Réalisateur, acteur, producteur et scénariste français
Né le 15 mars 1944
Lieu à Paris, en France.
Ex Jane Birkin (1980 à 1992)
Enfants
: Lou Doillon, Lola Doillon, Lili Doillon
Jacques Doillon, cinéaste aux mains nues par Alain Bergala
Jacques Doillon appartient à une génération (c’est aussi celle de Philippe Garrel et de Jean Eustache) qui prend naissance dans le cinéma français à un moment très inconfortable et qui a érigé cet inconfort en morale de cinéma.

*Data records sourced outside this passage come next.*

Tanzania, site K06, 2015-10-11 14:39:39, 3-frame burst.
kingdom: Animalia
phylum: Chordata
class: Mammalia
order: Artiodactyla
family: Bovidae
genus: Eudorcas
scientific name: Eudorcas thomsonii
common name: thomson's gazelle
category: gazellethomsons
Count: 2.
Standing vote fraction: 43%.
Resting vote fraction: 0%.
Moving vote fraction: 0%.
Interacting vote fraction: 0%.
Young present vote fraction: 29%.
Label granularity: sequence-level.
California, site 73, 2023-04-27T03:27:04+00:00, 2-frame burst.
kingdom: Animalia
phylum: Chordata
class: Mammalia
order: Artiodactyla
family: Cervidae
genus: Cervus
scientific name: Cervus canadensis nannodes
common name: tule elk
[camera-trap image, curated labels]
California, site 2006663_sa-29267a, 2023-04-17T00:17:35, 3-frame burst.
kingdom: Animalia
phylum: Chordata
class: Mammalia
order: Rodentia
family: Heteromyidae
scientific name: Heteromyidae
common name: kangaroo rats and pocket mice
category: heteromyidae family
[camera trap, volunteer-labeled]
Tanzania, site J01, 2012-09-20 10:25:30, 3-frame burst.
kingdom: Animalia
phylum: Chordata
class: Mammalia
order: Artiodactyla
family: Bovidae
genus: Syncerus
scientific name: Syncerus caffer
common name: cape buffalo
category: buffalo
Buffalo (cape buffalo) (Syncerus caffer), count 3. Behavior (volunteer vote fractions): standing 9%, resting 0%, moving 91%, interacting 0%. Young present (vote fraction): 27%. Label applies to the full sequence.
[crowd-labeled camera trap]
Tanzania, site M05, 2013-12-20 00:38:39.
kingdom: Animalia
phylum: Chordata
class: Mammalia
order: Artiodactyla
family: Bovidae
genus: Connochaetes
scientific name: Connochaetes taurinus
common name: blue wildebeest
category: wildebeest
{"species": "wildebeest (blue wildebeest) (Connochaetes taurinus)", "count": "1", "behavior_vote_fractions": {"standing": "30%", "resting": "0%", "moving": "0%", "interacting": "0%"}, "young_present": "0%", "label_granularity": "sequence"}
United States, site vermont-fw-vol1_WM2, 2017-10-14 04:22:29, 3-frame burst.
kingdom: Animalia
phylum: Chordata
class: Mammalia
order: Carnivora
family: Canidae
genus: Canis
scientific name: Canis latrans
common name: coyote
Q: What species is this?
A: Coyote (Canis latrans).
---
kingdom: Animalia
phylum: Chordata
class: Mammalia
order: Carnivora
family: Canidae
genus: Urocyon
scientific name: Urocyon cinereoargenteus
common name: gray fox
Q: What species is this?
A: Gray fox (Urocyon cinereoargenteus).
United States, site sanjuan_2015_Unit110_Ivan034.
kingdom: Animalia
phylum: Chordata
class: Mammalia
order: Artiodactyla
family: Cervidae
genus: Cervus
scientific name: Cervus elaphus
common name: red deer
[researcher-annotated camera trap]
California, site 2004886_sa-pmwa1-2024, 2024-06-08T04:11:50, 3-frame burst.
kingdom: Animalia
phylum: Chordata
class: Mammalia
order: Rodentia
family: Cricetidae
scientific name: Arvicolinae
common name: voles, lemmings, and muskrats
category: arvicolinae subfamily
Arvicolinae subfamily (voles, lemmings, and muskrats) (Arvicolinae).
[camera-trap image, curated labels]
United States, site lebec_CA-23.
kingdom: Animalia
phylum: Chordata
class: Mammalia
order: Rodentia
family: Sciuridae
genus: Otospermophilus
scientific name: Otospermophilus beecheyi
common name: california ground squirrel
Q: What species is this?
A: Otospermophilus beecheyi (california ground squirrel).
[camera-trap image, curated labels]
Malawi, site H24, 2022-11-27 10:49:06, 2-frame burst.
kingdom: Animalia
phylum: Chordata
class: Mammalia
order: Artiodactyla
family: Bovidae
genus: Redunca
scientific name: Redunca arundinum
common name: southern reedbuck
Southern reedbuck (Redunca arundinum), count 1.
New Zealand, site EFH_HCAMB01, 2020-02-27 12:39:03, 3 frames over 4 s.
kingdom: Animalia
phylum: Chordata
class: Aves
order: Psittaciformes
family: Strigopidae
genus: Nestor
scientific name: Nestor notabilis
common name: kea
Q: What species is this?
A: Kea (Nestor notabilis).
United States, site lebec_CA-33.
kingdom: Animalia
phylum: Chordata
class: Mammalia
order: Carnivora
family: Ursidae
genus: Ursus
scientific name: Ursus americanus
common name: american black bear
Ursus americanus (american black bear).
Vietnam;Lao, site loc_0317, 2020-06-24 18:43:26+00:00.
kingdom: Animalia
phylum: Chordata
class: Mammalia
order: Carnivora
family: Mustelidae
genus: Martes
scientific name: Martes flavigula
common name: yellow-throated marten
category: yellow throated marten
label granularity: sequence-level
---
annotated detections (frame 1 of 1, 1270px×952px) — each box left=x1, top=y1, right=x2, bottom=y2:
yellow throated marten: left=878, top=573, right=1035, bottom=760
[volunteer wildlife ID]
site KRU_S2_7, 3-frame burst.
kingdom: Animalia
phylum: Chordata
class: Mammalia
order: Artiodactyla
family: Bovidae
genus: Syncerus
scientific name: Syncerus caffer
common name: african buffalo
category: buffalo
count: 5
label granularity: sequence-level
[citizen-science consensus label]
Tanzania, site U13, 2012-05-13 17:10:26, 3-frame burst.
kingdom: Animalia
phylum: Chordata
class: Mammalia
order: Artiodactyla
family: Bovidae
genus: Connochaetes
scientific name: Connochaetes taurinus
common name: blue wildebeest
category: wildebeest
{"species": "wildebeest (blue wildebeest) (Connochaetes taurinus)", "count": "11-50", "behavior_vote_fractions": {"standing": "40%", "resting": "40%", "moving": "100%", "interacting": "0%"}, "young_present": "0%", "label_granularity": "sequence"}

C’est la génération de ceux qui arrivent dix quinze ans après la Nouvelle Vague, et qui ne seront jamais reconnus comme des fils par ceux qui les ont précédés et qui avaient eu, eux, la chance d’arriver au bon âge, au bon moment et au bon endroit, d’être parfaitement synchrones avec la sortie de l’après-guerre et le bouleversement général des valeurs et des modes de vie des années 60. Ces cinéastes, nés dans les années 40, ont été élevés, si j’ose dire, avec les films de Godard, Truffaut, Rivette, Rohmer, tout en sachant qu’il leur serait très difficile de trouver une place à eux dans la généalogie du cinéma français comme cela se passe plus aisément quand il y a une vraie différence de génération et que les nouveaux venus peuvent se détacher des pères, quitte à construire quelque chose contre eux. Le seul choix qu’il leur restait était de se constituer en fratrie de quasi-orphelins, ou en tout cas d’enfants délaissés pas des pères trop jeunes et trop soucieux de ne pas vieillir. Ils ont fait le choix d’assumer cet inconfort, plutôt dans la solitude, en croisant de loin en loin leurs frères en cinéma, pas très nombreux, jamais constitués en groupe ou en école, et essayant comme eux, tant bien que mal, de survivre en faisant malgré tout des films selon leur morale du cinéma, c’est-à-dire les films de la situation dans laquelle ils sont arrivés dans l’histoire et dans le cinéma, même si elle n’était ni bonne ni très porteuse. Arriver au moment où la vague se retire et où une autre n’est pas encore prête à déferler aura été le sort de cette fratrie à laquelle appartient Doillon, qui est resté obstinément fidèle à cette morale de l’inconfort, même lorsqu’il aurait pu intégrer, après certains succès, un cinéma plus industriel et normé.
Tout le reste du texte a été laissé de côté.